Mass shootings are almost unique to the United States where they average one a day. Residents of the United States are no more evil or violent than those of other countries. It’s just that nowhere else makes it so handy to obtain an arsenal and open fire.
Australia has a vast countryside and a tradition of rugged individualism to rival our own. After a gunman killed 35 people in 1996, Australia’s lawmakers banned military-style weapons, imposed a 28-day waiting period for gun purchases, established a national firearms registry and conducted a gun buyback. Since then homicides and suicides have dramatically declined and there have been no mass shootings.
Congress should reinstate the ban on military-style weapons that are designed to kill a lot of people fast. Congress also should ban the sale of high-capacity magazines and devices that enable the firing of hundreds of rounds per minute, as well as require background checks before all gun purchases. Polls show that the public, including gun owners, would welcome such reasonable restrictions
Yet, Congress is poised to OK more favors for the NRA, including expanding the right to carry a concealed weapon across state lines and lifting longstanding restrictions on the purchase of suppressors, AKA silencers.

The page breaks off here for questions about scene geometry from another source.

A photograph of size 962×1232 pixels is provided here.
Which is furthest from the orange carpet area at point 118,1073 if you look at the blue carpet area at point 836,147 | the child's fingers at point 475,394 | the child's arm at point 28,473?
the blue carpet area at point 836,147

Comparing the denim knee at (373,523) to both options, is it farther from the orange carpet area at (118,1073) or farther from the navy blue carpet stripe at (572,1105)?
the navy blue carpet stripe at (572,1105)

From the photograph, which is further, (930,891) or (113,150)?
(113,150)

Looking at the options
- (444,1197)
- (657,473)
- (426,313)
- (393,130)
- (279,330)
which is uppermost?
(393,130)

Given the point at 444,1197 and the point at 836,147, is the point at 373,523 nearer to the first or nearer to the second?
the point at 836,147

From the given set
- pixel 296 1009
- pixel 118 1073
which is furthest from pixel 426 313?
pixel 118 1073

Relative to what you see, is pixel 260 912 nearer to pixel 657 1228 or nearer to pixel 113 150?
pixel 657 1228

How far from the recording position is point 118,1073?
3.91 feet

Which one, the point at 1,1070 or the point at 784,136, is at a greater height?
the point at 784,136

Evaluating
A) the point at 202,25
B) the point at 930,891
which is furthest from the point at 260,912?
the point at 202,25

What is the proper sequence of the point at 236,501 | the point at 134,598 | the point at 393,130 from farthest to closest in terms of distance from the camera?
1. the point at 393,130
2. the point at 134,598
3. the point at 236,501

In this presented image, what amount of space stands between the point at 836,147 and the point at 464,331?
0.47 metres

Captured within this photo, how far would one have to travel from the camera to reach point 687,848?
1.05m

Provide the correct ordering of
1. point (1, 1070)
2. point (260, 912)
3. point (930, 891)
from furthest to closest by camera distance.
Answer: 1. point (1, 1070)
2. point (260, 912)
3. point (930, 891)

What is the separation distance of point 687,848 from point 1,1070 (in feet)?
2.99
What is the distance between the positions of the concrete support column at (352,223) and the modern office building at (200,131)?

Suppressors muffle and disperse the sound of a gunshot. More of them would make it harder for police to track shooters and would endanger first responders. Packaged as protection for hunters’ hearing, the bill, which recently cleared a House committee, also would legalize the sale of armor-piercing bullets and enact a number of provisions harmful to wildlife and the environment, including reversing the ban on lead bullets and fishing tackle on federal lands.
Rest assured, the writers of the Constitution would never confuse a “well regulated militia” with random mass shootings of innocent civilians. Congress has plenty of room to safeguard the constitutional right to bear arms while finally protecting the public.